The Attempt at a Solution

I know this may seems 2 relatively easy questions, i guess I'm missing something obvious here, but I was not able to figure out how to test for any subspaces and set for about 2 hours. How do we solve these kind of problems?
Thanks, Wsaw

 

[lanedance]

try taking arbitrary vectors and see if they're closed under the properties

eg take
u = (a,b,c) with a+b = c
and
v = (d,e,f) with d+e = f

what is u+v, does it satify the required property?

 

[Wsaw]

Thanks

but if

u = (a,b,0)
v = (c,d,0)

then

u+v = (a+c, b+d, 0) = w
kw = [ka+kc,kb+kd,k0)

With that answer, I would say that all the vectors of the form (x,y,0) are subspaces of R³ but my answers book say this is not and that (x,0,0) is.

 

[lanedance]

what does your book say?
(x,y,0) is the z=0 plane and is a subspace
(x,0,0) is the line along the axis and is a subspace

 

[Wsaw]

My book says that all the vectors of the form (a,b,0) are not subspaces of R³ which I do not understand why.

 

[lanedance]

doesn't sound correct to me, i think any plane through the origin shoud be a subspace, are there any other conditions?

 

[Wsaw]

There are no other conditions to the vector.

Anyway, thanks for your help!

 

[jambaugh]

My book says that all the vectors of the form (a,b,0) are not subspaces of R³ which I do not understand why.

Properly stated one would say the set of vector of that form is a subspace. And it is provided the variables a and b are unconstrained. Double check that there were no conditions on a & b. Almost any restriction, something as simple as b not equal to 5. Will invalidate the "is a subspace" definition. (However restricting b to be a multiple of a will still yield subspace).

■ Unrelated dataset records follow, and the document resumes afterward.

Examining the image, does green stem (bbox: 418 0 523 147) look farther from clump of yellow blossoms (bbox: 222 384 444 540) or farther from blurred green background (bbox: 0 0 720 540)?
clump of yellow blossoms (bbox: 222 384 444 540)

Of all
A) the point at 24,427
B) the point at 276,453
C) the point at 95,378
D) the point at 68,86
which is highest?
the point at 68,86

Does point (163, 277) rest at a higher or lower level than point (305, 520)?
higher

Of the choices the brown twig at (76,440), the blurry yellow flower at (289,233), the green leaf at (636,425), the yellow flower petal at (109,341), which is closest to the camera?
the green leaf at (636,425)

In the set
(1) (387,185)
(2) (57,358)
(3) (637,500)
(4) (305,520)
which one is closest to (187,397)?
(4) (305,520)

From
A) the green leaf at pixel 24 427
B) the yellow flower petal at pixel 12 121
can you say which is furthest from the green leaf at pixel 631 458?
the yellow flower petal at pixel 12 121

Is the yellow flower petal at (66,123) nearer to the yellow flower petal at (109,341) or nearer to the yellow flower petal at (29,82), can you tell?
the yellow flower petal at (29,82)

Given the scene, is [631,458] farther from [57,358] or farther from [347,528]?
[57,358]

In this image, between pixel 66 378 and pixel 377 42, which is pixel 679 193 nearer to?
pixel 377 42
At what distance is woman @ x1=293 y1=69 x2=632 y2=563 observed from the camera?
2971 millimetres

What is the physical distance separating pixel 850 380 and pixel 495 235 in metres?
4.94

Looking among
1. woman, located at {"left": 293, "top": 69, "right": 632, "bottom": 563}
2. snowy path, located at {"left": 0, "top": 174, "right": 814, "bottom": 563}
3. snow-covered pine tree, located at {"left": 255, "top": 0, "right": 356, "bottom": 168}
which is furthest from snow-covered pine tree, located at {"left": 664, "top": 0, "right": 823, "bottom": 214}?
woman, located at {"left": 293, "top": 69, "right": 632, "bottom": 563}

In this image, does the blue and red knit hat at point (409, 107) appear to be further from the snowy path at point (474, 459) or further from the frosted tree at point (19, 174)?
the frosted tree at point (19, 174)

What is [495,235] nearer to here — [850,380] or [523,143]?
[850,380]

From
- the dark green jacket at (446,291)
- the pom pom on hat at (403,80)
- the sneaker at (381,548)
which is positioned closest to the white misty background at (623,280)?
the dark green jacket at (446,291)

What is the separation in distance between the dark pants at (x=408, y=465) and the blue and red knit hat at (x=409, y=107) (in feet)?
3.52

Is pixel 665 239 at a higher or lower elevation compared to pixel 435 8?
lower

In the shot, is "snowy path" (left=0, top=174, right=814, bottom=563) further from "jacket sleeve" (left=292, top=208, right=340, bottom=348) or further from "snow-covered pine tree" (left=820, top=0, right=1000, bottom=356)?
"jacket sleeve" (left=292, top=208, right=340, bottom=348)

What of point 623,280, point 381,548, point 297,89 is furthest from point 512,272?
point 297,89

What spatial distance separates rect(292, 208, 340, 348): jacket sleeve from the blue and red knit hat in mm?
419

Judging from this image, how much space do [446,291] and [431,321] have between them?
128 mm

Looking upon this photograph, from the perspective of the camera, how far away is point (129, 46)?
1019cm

Don't assume the books are always right. Assume you're wrong first but you will find errors in textbooks on occasion.

One way you can approach these problems is to rewrite the variable vector as a linear combination of multiples of constant vectors. For example:

(a,b,0) = (a,0,0) + (0,b,0) = a(1,0,0) + b(0,1,0). Thus if a and b are arbitrary you are looking at the span of the vectors (1,0,0) and (0,1,0).

Likewise (a,b,c) with b=a+c becomes:
(a,a+c,c) = (a,a,0) + (0,c,c) = a(1,1,0) + c(0,1,1)
Having eliminated b you now can freely choose a and c so you are again talking about the span of a set of vectors. The span of a set of vectors in a space always defines a subspace.
Proving that is a very good exercise BTW.